Surabaya (ANTARA News) - Wacana penghapusan disparitas harga elpiji (gas cair) berukuran tabung 3 kilogram dan 12 kilogram diyakini merupakan kebijakan panik pemerintah pusat seiring banyaknya kasus ledakan elpiji di sejumlah daerah.

"Menghapus disparitas harga elpiji, belum tentu menjamin tidak akan terjadi kasus kebocoran elpiji," kata Pengamat Kebijakan Publik Direktur Pusat Studi Kebijakan Publik (Puskepi), Sofyano Zakaria, di Surabaya, Sabtu.

Menurut dia, pemerintah seharusnya meneliti secara akurat penyebab dari 219 kasus ledakan gas yang terjadi sejak 2008 sampai Awal Agustus 2010r. Kasus tersebut mengakibatkan 26 orang meninggal dan 225 orang luka - luka.

"Sementara itu, wacana menghapus disparitas harga jual antara elpiji 3 kilogram dan 12 kilogram karena menengarai disparitas harga sebagai penyebab terjadinya perbuatan pidana pindah isi (dari tabung 3 kilogram ke tabung 12 kilogram) para pengoplos yang menyebabkan terjadinya kebocoran pada katup tabung 3 kilogram," ujarnya.

Ia menjelaskan, upaya menghapus disparitas harga dengan tanpa melakukan kajian yang empirik terhadap kasus dan program konversi minyak tanah ke elpiji berukuran tabung 3 kilogram adalah kebijakan yang kurang optimal.

"Tindakan pemerintah bagaikan menangkap ikan di sebuah danau dengan menguras seluruh air di danau," katanya.

Ia menilai, penghapusan disparitas harga dengan solusi memberi tambahan subsidi pada elpiji 3 kilogram berarti memberi tambahan subsidi kepada 50 juta kepala keluarga yang telah menggunakan elpiji tersebut. Padahal, kasus ledakan gas telah menimpa 219 orang atau 219 pemilik perangkat elpiji.

"Kalau solusi kasus ledakan ini adalah keputusan menaikkan harga elpiji 3 kilogram atau menurunkan harga elpiji 12 kilogram sehingga tidak ada disparitas, langkah pemerintah ini bisa dinyatakan sebagai kebijakan yang terburu-buru," katanya.

Ia menyarankan, pemerintah melakukan penelitian secara seksama terhadap seluruh kasus kebocoran gas yang terjadi. Apa benar kebocoran pada katup tabung karena kerusakan akibat tindakan pindah isi.
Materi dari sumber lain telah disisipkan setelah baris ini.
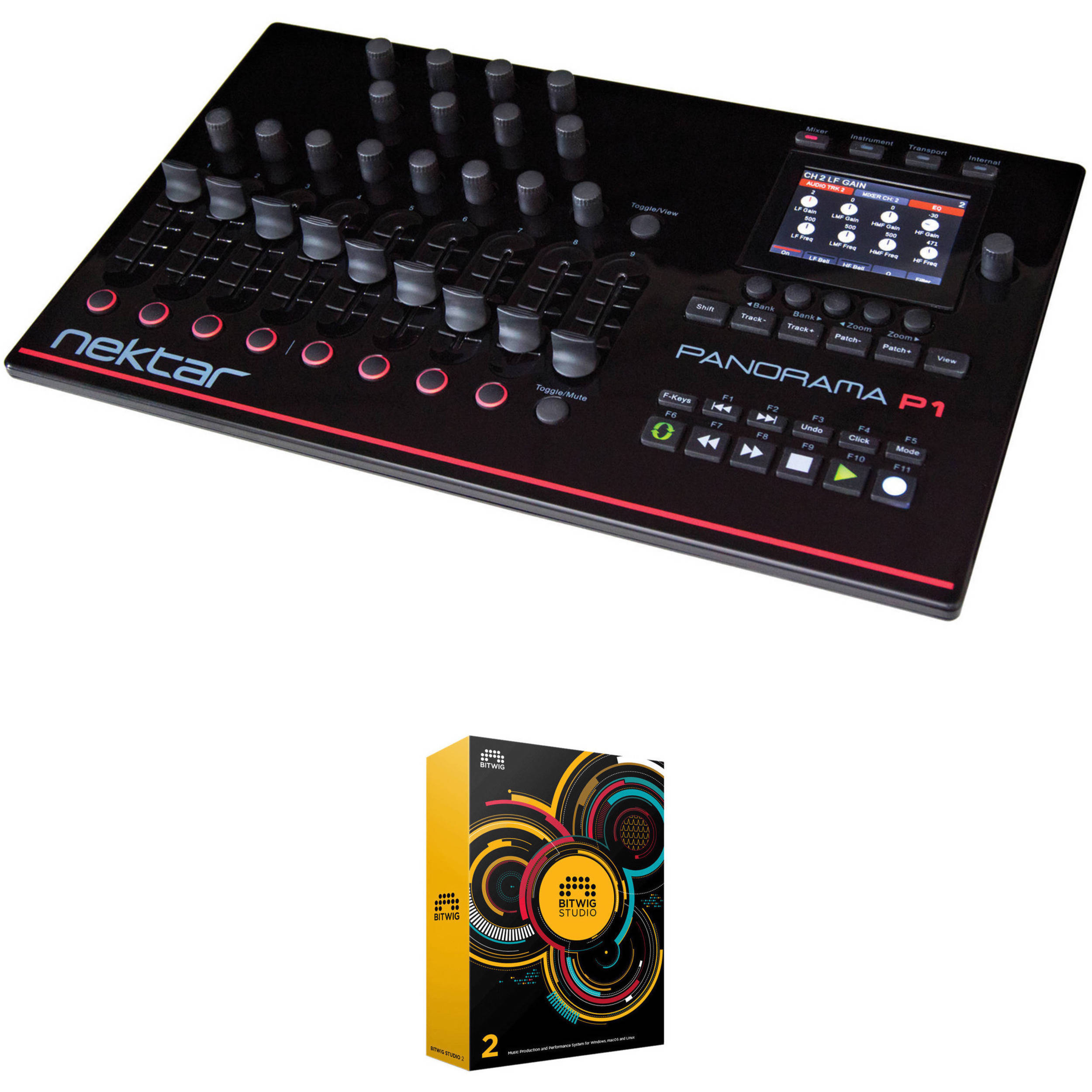 nektar technology panorama p1 midi controller and bitwig daw kit. Black Bedroom Furniture Sets. Home Design Ideas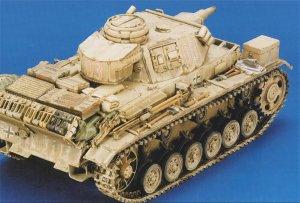 Euro Modelismo 196  (Vista 2)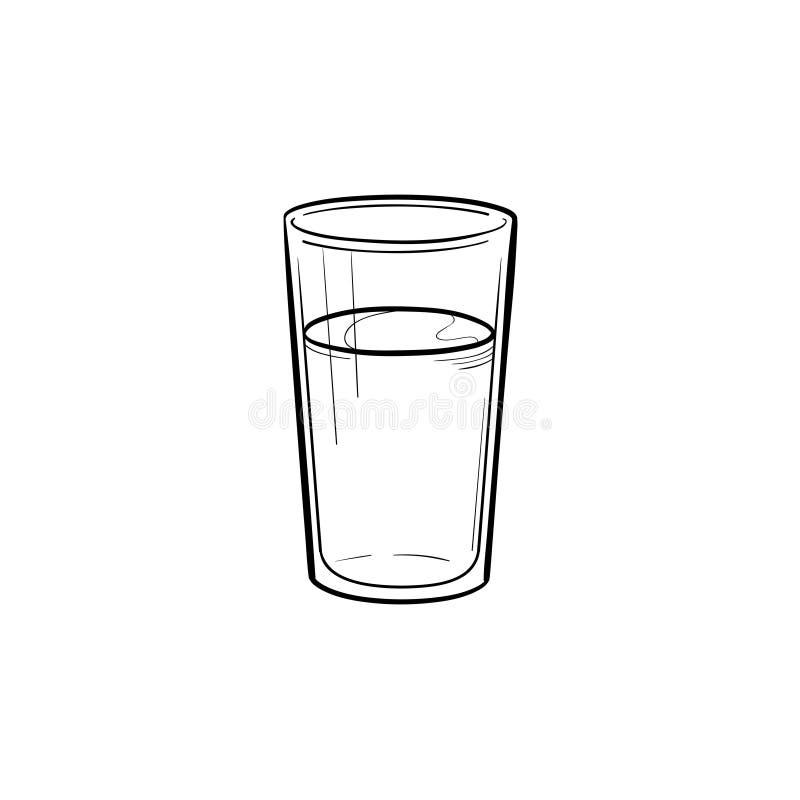 Szkło wodna ręka rysująca nakreślenie ikona ilustracja wektor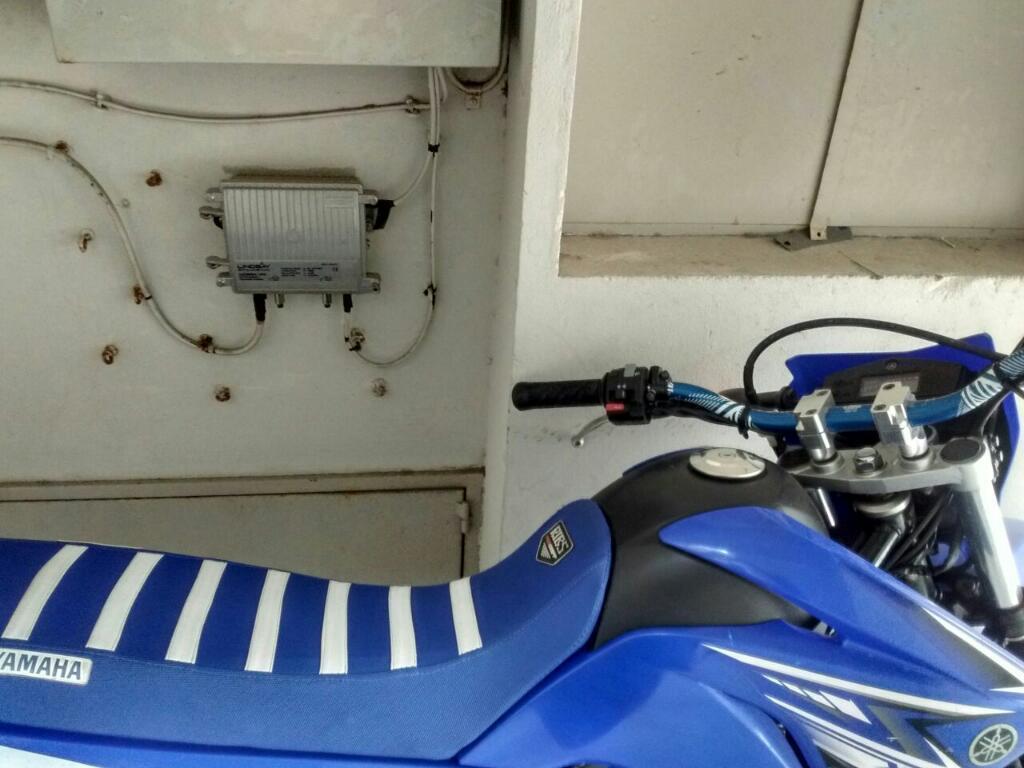 Xtz 250 Mod.2011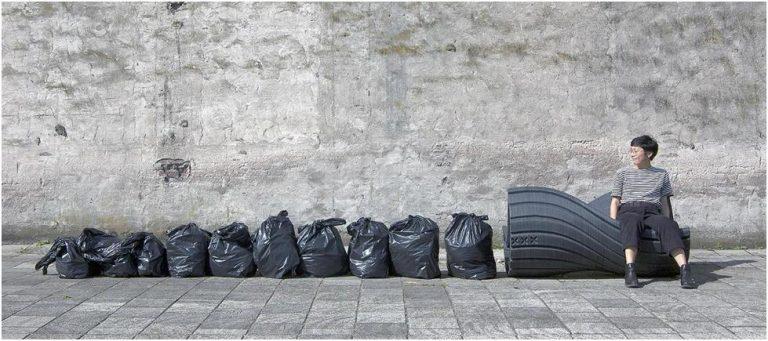 街道傢俱「The XXX」所需要的塑膠垃圾原料。(圖片來源:The New Raw)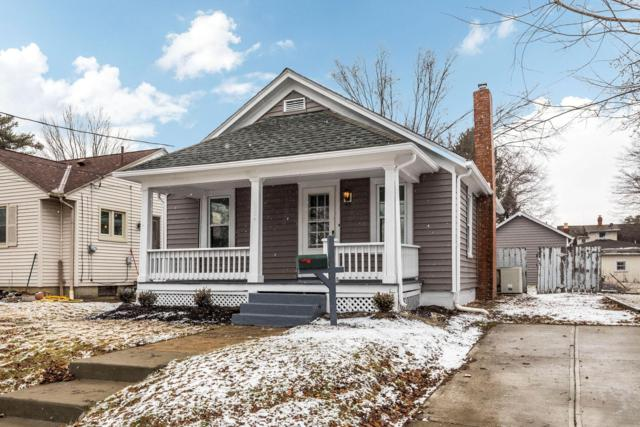 158 Logan Avenue, Westerville, OH 43081 (MLS #219004600) :: Signature Real Estate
"Bisa saja karena adanya kebocoran terjadi pada regulator/selang atau pada koneksi di antara tabung dan kompor. Bahkan, dapat diselidiki apakah ada kebocoran gas akibat kelalaian pengguna. Jika penyebab ini sudah diketahui pemerintah bisa membuat solusi terbaik," katanya.
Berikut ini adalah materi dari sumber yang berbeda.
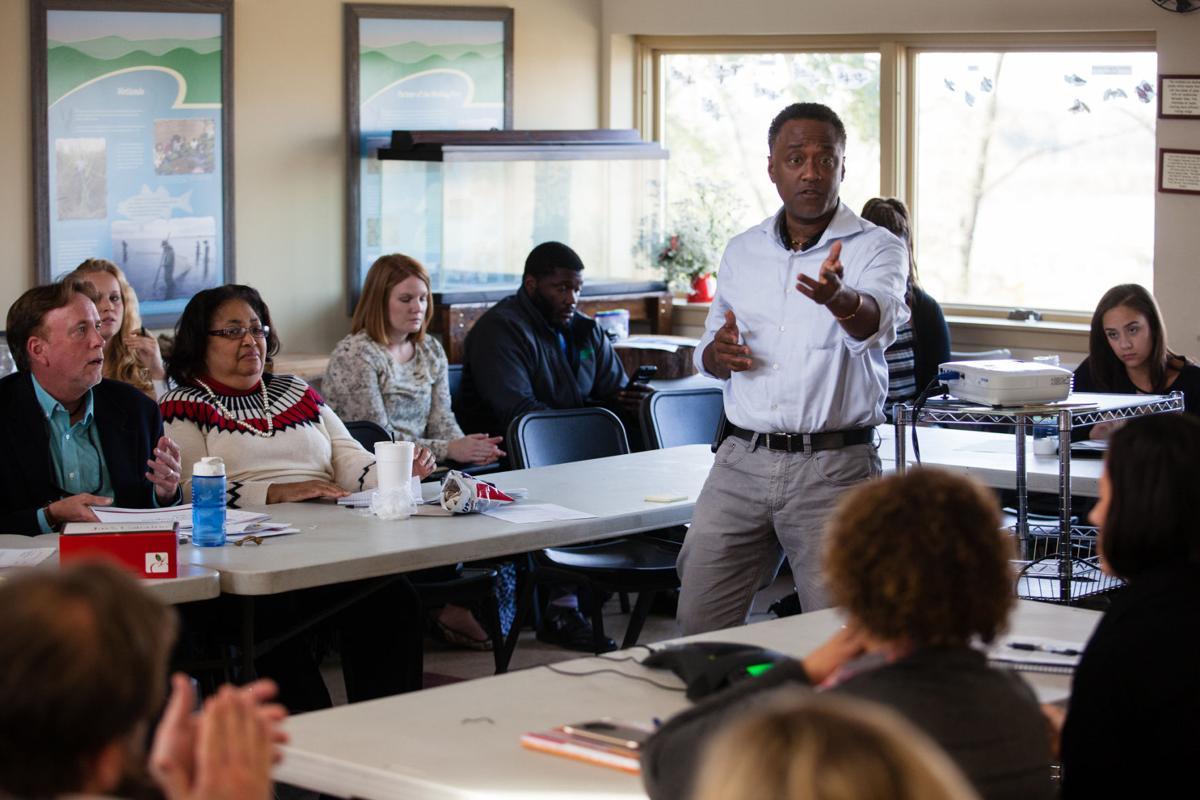 Chesapeake Bay Program diversity workgroup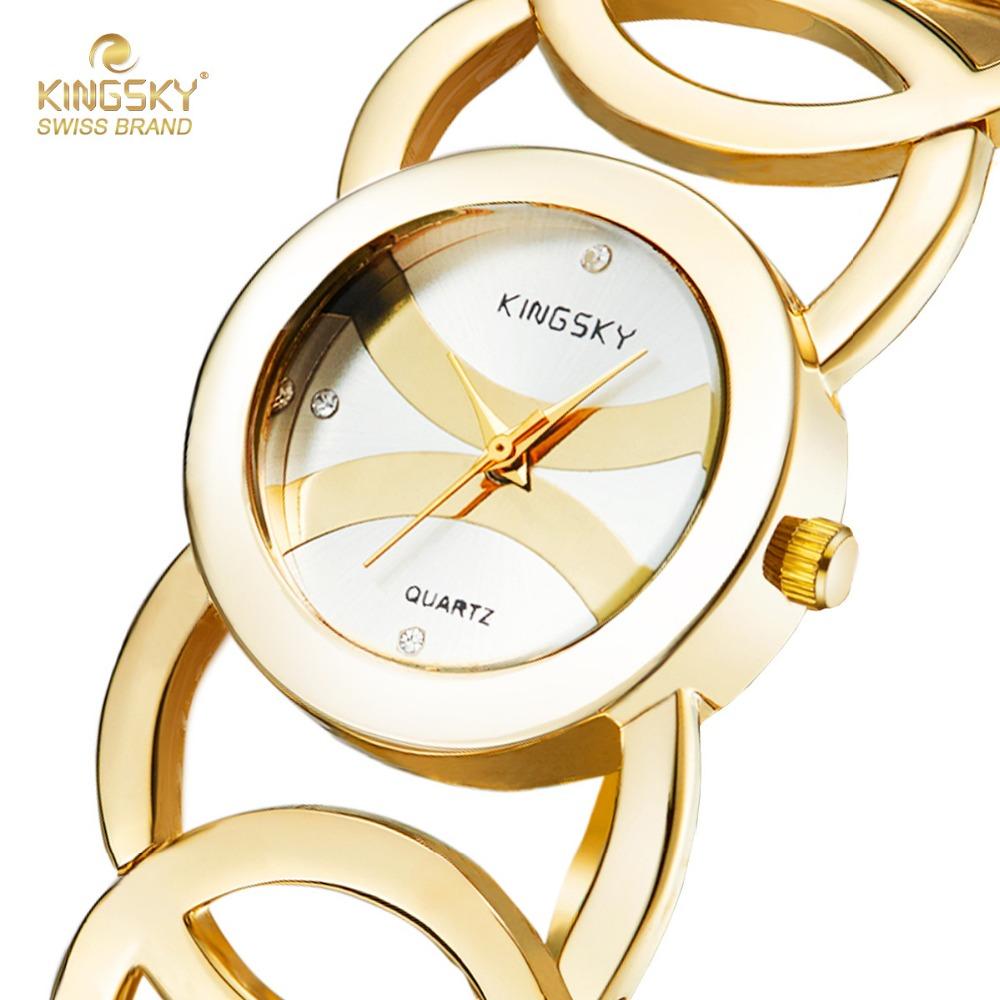Popular Designer Gold Watches.
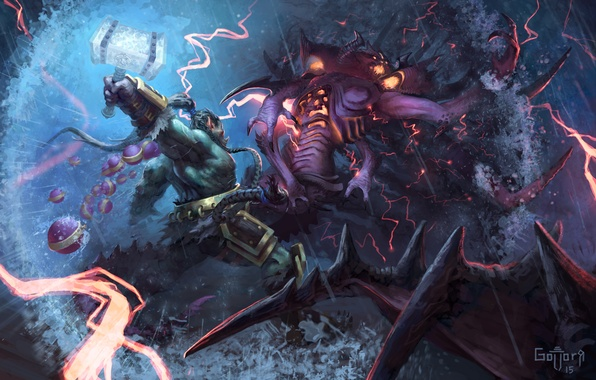 Picture World of Warcraft, diablo, Orc, warcraft, wow, art, hots, Heroes of the Storm, trall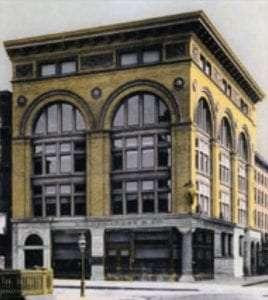 Demarest Building Fifth Avenue, New Yor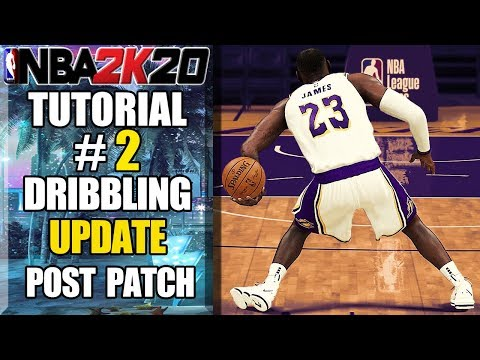 NBA 2K20 Ultimate Dribbling Tutorial Update - NEW Controls Post Patch by ShakeDown2012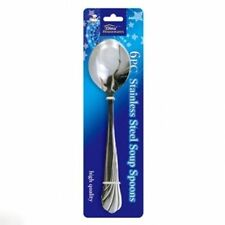 6 PC STAINLESS STEEL SOUP SPOON CUTLERY SPOONS SET - UK SALE
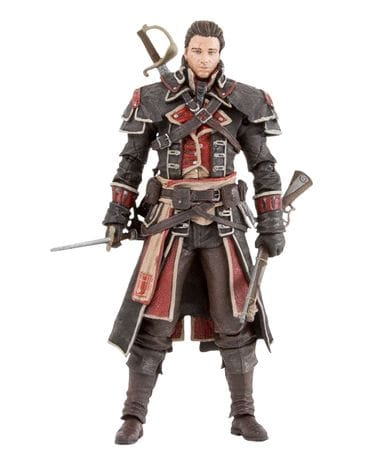Фигурка Assassin's Creed - Shay Cormac (15 см) (Series 4) McFarlane Toys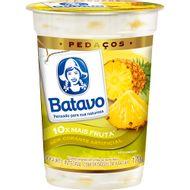 iogurte-batavo-pedacos-de-fruta-abacaxi-170g
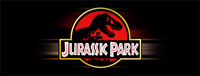 Play slots at Tulalip Resort Casino like the super exciting Jurassic Park Wild Excursion - just north of Bellevue near Marysville on I-5!
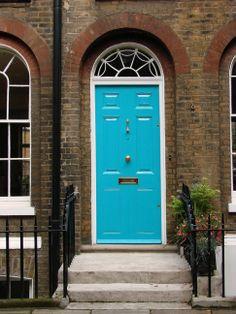 Tiffany Blue On Pinterest Tiffany Blue Tiffany Party
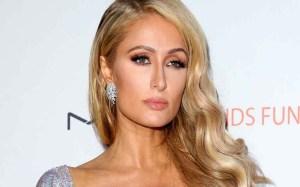 Paris Hilton reiteró los abusos que sufrió en centros para jóvenes con problemas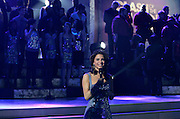 Show host Maria Menounos appears onstage during the NBC 'Clash Of The Choirs' full show rehearsal at Steiner Studios in Brooklyn, New York City, USA on December 16, 2007.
Selain itu, tambah dia, pemerintah perlu meneliti setiap kasus yang terjadi apakah ada hubungan kasus dengan wilayah yang padat rumah atau bangunan, kelayakan dapur, dan kelayakan rumah yang menggunakan elpiji.
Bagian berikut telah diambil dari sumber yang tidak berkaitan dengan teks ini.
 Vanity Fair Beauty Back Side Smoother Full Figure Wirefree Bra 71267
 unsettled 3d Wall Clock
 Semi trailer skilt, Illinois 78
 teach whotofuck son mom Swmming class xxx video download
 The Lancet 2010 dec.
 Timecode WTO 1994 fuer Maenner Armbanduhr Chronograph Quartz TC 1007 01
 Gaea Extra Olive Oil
"Upaya ini sekaligus memberi kepastian apakah kasus yang mengakibatkan banyak korban jiwa dan luka-luka dikarenakan tidak layaknya dapur yang ada sehingga sulit menyalurkan gas yang bocor ke udara terbuka. Akhirnya, terjadi akumulasi gas di dapur tersebut," katanya.

Pemerintah jua wajib memikirkan pemberian tabung sesuai keberadaan rumah masyarakat penerimanya, apakah terletak di daerah padat atau dapur mereka sempit dan sekaligus berfungsi sebagai ruang tidur. Solusi terhadap pengguna dengan rumah yang berhimpitan satu dan lainnya, bisa dibuatkan cerobong udara kepada mereka.

"Untuk tipe rumah seperti itu pemerintah harus melakukan survei langsung ke tiap rumah. Pemerintah juga seharusnya memberi bantuan kepada pengguna elpiji yang sudah diverifikasi keberadaannya, dengan acuan paling berpotensi mengalami masalah besar jika terjadi kebocoran gas pada rumah mereka," katanya.